Quel est le test pour aujourd’hui et l’avenir
Le test à l’étude n’est pas encore disponible (en Italie ou ailleurs), mais a été accessible dans le cadre d’essais cliniques. Plusieurs entreprises annoncent des tests sanguins qui détectent les tumeurs à l’avance et le principe sur lequel reposent les tests (en vente à la fois sur Internet et proposés par certains centres de diagnostic depuis quelques années) est que le risque de cancer peut déjà être écrit dans notre ADN a quelques années avant le diagnostic et que ces tests permettent de le savoir, par un prélèvement sanguin, bien en amont.

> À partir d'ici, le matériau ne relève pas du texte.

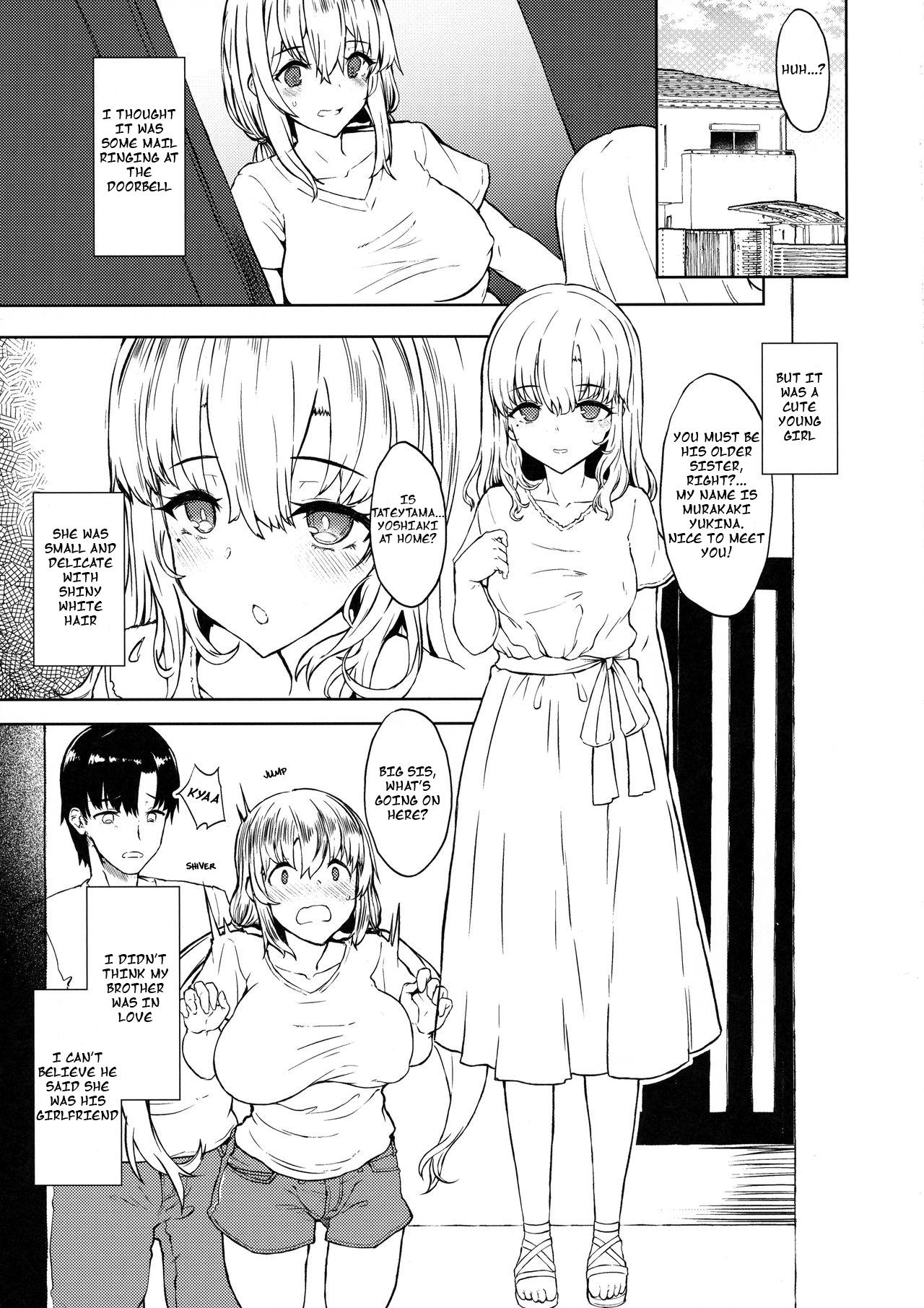 Otouto no Kanojo | My Younger Brother's Girlfriend 3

Pour l’instant, cependant, il s’agit d’un secteur de recherche intéressant et prometteur qui n’est pas encore étayé par des preuves scientifiques définitives. « Il faut bien distinguer entre réalité et espoir, entre ce que l’on peut déjà faire aujourd’hui et ce qui est actuellement testé, c’est-à-dire l’utilisation de ce test comme moyen de diagnostic précoce pour « découvrir » les néoplasmes à un stade précoce – conclut l’expert -. Le chemin est encore long, même si ces résultats constituent une première étape importante dans le diagnostic précoce mini-invasif des cancers. Malgré les bonnes performances du test, les auteurs de l’étude eux-mêmes soulignent l’importance de programmes de dépistage déjà validés (comme par exemple la mammographie pour le cancer du sein et la recherche de sang occulte dans les selles pour le cancer colorectal), réservant l’exécution du test aux le diagnostic précoce du cancer sans aucune option de dépistage ». Bref, de nombreuses confirmations sont encore nécessaires avant d’avoir un outil mature qui puisse être administré comme un dépistage universel sur la population générale, ou « globalement » sur toutes les personnes saines.